[start Data provided]

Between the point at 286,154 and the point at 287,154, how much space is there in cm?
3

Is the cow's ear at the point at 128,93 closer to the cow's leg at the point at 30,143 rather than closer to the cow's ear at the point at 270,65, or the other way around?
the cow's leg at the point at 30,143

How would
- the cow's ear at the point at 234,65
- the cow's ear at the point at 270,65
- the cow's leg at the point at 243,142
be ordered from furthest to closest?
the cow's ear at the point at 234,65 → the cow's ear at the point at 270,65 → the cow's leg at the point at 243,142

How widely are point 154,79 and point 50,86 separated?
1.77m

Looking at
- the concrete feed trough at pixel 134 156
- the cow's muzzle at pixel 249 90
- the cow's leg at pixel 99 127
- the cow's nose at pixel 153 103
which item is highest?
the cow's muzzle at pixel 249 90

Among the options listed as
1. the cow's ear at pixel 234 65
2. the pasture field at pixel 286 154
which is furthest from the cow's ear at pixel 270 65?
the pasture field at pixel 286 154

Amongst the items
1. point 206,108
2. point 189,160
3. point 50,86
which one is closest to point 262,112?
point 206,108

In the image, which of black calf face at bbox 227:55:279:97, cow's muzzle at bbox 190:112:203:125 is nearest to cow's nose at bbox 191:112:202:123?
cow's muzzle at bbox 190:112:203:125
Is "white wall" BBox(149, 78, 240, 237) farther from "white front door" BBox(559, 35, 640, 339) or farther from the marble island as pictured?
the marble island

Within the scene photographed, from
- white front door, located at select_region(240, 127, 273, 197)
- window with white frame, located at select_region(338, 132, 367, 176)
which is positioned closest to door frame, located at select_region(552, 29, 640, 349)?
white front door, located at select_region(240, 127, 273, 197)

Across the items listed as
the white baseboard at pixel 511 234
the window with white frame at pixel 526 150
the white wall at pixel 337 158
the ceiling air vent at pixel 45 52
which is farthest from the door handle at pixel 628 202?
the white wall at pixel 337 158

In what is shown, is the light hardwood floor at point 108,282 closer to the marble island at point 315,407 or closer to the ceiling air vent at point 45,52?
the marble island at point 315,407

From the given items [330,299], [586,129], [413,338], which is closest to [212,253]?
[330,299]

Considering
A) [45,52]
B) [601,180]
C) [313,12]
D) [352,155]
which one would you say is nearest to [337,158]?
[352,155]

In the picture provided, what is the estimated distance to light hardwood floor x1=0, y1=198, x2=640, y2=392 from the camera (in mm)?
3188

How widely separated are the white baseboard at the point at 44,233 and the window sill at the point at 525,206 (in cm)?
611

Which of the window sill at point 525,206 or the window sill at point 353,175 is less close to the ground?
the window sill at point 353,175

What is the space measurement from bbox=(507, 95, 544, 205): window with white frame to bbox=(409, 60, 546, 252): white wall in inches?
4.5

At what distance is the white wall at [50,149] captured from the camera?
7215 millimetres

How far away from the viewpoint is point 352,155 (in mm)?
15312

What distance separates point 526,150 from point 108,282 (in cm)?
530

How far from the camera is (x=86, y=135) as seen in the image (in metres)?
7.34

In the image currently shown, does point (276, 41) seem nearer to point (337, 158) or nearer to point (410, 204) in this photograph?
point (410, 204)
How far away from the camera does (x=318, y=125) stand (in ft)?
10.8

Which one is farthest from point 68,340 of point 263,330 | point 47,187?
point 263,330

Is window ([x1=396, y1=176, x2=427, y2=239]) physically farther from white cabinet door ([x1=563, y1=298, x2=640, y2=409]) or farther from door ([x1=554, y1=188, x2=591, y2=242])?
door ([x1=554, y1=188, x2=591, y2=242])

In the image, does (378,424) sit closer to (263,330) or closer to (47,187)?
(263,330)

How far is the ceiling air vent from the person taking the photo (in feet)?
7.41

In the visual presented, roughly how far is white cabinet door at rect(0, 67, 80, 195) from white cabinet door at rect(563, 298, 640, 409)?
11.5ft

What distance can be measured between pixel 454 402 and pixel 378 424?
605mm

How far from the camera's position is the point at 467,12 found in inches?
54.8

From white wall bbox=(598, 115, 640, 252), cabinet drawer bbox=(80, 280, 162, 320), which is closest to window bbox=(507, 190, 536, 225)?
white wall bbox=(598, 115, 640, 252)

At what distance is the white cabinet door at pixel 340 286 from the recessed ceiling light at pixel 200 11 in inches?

[end Data provided]
[start Data provided]

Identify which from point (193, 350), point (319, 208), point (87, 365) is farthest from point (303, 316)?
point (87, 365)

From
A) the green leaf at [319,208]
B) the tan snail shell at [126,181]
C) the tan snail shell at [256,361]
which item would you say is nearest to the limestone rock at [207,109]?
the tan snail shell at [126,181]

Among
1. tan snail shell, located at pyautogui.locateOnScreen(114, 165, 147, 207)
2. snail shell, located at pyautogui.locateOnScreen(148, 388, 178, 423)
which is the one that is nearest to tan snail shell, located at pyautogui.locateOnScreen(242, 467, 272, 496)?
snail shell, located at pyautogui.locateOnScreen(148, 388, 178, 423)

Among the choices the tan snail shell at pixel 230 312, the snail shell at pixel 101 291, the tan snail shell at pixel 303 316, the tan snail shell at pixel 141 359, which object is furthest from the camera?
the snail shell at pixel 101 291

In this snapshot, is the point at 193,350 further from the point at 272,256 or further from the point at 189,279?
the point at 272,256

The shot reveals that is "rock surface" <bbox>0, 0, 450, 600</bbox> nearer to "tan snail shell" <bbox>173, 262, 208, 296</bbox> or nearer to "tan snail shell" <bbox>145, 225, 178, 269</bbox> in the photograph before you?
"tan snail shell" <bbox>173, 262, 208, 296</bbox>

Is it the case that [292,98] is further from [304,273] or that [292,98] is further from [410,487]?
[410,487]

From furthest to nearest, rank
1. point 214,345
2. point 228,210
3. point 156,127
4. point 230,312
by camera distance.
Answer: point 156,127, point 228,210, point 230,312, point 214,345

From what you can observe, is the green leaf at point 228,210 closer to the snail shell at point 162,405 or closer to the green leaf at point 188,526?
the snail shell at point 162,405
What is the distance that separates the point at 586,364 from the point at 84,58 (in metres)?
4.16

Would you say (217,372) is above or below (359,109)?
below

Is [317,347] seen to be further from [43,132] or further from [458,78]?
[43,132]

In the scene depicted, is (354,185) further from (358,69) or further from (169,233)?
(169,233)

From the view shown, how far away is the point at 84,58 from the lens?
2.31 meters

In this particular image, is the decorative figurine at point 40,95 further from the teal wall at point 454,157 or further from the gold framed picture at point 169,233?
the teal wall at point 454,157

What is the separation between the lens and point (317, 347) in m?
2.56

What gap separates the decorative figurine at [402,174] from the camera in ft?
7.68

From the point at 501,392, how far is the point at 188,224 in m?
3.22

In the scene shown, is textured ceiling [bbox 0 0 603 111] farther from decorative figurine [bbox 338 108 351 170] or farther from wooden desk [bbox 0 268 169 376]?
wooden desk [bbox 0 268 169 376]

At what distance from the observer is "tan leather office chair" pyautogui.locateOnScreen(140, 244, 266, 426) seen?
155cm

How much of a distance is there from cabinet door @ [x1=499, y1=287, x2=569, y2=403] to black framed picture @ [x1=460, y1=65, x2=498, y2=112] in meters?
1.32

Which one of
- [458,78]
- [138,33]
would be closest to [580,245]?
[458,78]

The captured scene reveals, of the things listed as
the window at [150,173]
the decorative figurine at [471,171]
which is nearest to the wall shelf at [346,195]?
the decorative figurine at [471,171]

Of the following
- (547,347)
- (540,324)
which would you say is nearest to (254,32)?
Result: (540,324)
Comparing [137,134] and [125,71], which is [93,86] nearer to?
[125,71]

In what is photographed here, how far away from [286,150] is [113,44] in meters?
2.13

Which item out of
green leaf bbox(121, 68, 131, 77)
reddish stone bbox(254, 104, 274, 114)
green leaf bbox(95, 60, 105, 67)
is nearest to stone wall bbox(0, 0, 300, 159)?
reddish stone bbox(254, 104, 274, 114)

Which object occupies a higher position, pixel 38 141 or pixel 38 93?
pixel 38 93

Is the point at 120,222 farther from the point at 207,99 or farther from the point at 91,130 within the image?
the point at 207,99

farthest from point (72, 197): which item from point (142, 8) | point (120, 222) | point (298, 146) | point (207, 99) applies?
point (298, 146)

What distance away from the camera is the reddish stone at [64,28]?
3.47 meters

[end Data provided]
[start Data provided]

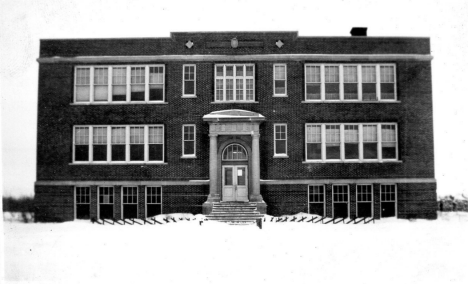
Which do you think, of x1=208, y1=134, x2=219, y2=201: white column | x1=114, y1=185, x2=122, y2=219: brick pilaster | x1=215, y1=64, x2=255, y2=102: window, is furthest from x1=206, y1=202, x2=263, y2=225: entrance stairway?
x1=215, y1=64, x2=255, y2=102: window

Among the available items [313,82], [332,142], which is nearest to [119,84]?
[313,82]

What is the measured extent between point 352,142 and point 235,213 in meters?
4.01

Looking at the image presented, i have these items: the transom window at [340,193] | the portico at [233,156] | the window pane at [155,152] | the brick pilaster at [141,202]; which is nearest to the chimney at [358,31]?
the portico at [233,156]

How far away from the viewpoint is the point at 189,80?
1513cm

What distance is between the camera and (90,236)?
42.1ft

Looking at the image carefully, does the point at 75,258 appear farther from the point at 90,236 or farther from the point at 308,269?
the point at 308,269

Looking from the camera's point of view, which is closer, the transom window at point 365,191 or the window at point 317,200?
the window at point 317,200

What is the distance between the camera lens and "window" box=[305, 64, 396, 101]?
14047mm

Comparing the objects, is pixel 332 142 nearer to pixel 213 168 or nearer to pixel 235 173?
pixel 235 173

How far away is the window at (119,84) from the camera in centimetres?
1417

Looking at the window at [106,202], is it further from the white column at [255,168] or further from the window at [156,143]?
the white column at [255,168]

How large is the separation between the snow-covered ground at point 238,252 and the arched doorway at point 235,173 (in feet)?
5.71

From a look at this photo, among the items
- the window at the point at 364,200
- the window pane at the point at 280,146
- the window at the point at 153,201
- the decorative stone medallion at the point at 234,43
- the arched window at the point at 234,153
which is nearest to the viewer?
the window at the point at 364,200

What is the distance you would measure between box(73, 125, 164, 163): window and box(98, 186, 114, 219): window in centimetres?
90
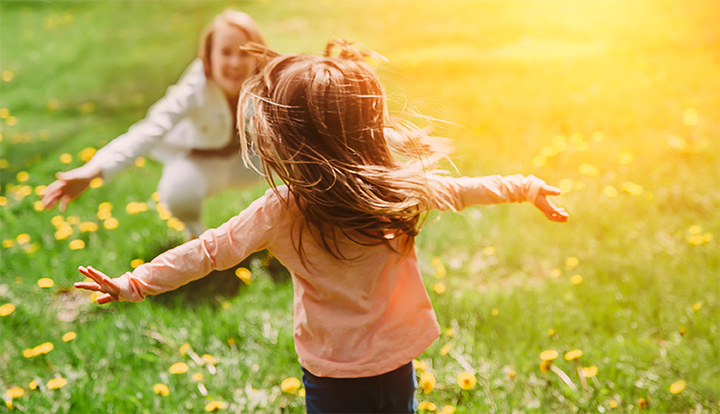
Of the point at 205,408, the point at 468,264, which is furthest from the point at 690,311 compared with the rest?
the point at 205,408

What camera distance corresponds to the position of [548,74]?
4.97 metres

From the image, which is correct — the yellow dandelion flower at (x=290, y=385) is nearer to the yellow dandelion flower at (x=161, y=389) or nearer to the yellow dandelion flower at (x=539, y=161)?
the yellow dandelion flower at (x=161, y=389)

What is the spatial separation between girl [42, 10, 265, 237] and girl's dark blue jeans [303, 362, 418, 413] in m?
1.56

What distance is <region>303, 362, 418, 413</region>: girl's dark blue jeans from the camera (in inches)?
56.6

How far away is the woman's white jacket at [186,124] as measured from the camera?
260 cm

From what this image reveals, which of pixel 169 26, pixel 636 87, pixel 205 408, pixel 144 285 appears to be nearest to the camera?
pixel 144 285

[end Data provided]

How many lines in the rows above contain the word "figurine"? Reply with the number alone.

▸ **Output**:
5